Recent SNAP cuts have taken several forms: lowering benefit amounts, restricting eligibility, and reducing nutrition education. These all have an impact on the long-term health of the 556,000 Minnesotans who rely on SNAP to help make ends meet.
The most recent version of the farm bill doesn’t reverse those cuts, but it does protect most families from further benefit reductions (as opposed to the House proposal). SNAP spending will be reduced by $8 billion over the next ten years, but mostly through administrative changes, clearer eligibility guidelines, and increased oversight.
The Center on Budget Policy and Priorities summarizes the SNAP changes better than I ever could. The farm bill will “clarify certain SNAP eligibility rules, such as by ensuring that lottery winners and affluent college students are not eligible for SNAP; strengthen SNAP program integrity, such as through new measures to combat trafficking of benefits by retailers and recipients; test innovative strategies to connect more SNAP participants to employment… [and] improve access to healthy food options by requiring stores to stock more perishable foods and testing new ways for clients to make purchases with their SNAP benefit card… that could open up the program to more retailers with healthy options.”

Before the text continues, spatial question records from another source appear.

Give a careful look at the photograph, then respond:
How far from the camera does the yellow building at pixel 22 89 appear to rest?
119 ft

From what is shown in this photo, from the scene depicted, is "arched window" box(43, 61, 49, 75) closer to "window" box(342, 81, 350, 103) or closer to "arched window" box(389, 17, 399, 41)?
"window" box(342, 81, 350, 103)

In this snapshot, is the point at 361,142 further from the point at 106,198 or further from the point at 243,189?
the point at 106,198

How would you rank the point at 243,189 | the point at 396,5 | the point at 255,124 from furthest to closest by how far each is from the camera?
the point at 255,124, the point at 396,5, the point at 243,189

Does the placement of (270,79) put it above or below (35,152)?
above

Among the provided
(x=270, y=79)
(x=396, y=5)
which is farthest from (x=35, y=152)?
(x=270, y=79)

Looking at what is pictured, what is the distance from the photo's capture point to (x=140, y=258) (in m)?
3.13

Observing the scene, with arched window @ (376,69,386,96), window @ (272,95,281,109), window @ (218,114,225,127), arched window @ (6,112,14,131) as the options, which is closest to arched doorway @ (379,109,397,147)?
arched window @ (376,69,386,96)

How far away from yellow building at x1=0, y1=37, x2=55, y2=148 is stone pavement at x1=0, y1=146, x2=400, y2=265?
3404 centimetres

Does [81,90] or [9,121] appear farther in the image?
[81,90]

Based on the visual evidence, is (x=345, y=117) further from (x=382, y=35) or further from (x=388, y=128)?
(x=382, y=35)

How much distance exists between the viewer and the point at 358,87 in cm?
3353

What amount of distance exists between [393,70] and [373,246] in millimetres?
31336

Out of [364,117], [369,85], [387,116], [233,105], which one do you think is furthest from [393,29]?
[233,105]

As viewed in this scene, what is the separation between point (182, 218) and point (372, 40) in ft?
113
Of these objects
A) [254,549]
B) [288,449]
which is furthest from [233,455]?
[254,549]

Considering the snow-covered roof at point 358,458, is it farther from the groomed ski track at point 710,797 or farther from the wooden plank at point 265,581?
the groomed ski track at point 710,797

Some of these changes might lead to good improvements (such as allowing farmers’ markets to accept SNAP benefits via smartphone app rather than costly wired POS systems). But make no mistake, SNAP recipients are still struggling and this farm bill won’t provide immediate relief.
After the $5 billion-per-year SNAP reduction in November (leading to a $36/month cut for a family of 4), food shelves across the country are reporting a spike in demand. Just because this spending reduction was a long-planned sunset to a temporary economic stimulus doesn’t mean that families absorbed the cuts easily. In November and December, one of the food shelves I work at enrolled over 100 new households.
Food shelves were originally intended to be a back-up source of aid in emergencies. These days, they’re how many families regularly balance their budget, often even visiting multiple food shelves to feed their families. SNAP isn’t just an income support for the unemployed; it’s also an income support for child-care workers, personal care attendants, retail cashiers, bus drivers, and custodians.
The truth is this: people need to eat, and they’ll find a way to do that. When workers don’t earn enough to keep their fridges full, they turn to public assistance. Taxpayers subsidize profitable corporations’ refusal to pay living wages. When those public assistance programs get cut, their recipients turn to food shelves. And when food shelves run out of adequate, nutritious food? People will eat what’s cheap, not what keeps them healthy as workers, students, and citizens. Hunger, whether or not we personally experience it, hurts all of us. It lowers worker productivity and student achievement. It increases health-care costs.
I’d encourage everyone to invite your Congressperson to your community’s food shelf. Invite them to participate in a client intake session with a hardworking family who just can’t balance the budget on their low wages. Thank your Congressperson for passing a farm bill that includes and largely protects SNAP. And then ask them: what will we do next to bring real relief to hungry families?